Triggered anger and revenge directed toward a man who chopped off my hand is evidence of a belief in the fairness of retaliation, and therefore a belief in will.

Correctly, Sam infers that belief in willful behavior doesn't prove anything about the actual causes of the attack.

If I were a chemistry set construction, a machine, an isolated system in a skin bag, just protons grouped into atoms, atoms grouped into proteins, proteins grouped into cells, cells grouped into tissues, tissues grouped into bodily structures and organs, and organs/structures grouped into my body...

...then this might be a straight-forward situation, and Sam might be right, identifying chemistry and mechanical probabilistic causation instead of a soul's longing.

I don't have a soul in me. I am not a body. That's backwards from the way I intuit the nature of human reality.

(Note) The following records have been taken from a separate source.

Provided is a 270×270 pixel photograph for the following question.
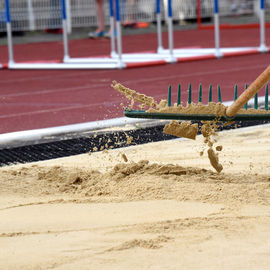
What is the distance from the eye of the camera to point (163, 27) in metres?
17.7

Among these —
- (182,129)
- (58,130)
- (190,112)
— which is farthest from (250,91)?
(58,130)

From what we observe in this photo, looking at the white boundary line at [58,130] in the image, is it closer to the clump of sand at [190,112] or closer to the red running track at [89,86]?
the red running track at [89,86]

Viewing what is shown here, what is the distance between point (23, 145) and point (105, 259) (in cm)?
239

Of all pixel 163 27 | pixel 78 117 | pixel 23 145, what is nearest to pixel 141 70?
pixel 78 117

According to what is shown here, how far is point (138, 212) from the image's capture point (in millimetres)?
3125

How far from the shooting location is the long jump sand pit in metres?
2.55

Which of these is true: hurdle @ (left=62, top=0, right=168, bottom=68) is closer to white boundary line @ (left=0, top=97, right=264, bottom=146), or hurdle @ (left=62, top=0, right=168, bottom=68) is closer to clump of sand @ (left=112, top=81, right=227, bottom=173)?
white boundary line @ (left=0, top=97, right=264, bottom=146)

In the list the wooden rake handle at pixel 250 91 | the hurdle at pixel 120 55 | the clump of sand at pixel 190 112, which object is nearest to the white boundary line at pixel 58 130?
the clump of sand at pixel 190 112

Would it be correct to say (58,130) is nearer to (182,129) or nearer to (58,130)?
(58,130)

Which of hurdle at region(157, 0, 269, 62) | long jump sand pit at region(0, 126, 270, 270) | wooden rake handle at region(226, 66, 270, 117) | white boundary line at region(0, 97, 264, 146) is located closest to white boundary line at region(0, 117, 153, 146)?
white boundary line at region(0, 97, 264, 146)

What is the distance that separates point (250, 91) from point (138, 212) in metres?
0.83

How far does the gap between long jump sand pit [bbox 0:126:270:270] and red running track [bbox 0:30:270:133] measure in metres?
1.71

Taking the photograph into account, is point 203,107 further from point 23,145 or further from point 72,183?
point 23,145

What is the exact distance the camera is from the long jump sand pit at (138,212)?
8.38 feet
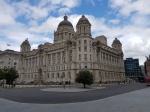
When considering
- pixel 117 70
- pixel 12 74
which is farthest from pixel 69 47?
pixel 117 70

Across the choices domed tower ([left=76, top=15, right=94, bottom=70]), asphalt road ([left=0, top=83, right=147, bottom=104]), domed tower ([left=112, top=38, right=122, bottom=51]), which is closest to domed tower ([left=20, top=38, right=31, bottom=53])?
domed tower ([left=76, top=15, right=94, bottom=70])

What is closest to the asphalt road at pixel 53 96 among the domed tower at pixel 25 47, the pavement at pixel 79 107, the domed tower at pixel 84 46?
the pavement at pixel 79 107

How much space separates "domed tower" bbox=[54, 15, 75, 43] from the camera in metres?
119

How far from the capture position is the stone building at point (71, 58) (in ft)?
312

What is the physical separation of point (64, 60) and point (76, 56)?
1141 cm

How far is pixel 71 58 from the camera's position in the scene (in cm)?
9925

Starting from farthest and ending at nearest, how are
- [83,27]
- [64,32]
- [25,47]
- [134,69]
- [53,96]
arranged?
[134,69], [25,47], [64,32], [83,27], [53,96]

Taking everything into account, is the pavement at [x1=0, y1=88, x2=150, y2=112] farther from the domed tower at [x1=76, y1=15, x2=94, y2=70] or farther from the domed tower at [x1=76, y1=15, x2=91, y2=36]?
the domed tower at [x1=76, y1=15, x2=91, y2=36]

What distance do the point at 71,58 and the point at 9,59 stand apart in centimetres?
6743

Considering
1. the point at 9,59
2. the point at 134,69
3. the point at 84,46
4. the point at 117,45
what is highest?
the point at 117,45

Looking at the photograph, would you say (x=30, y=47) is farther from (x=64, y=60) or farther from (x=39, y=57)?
(x=64, y=60)

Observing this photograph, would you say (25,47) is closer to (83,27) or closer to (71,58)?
(71,58)

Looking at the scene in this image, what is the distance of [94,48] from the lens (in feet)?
325

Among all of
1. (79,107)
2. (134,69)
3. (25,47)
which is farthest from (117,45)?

Rather, I am a soul. For a while, I'm using a body. Most of material stuff, like brains and body and stuff, is empty space. Even a diamond, is like 99.9999% space.

I don't know anything. I infer, imagine, intuit, and make what I hope are educated reasonable guesses.

So I will listen to Dennett and Sam and other such thinkers. I continue to guess that I've got something of a realistic map of reality. Even then, I judge that all words in any language may miss the mark of perfect absolute truth and I require myself to attempt to learn better, toward the beautiful, the good, and the true.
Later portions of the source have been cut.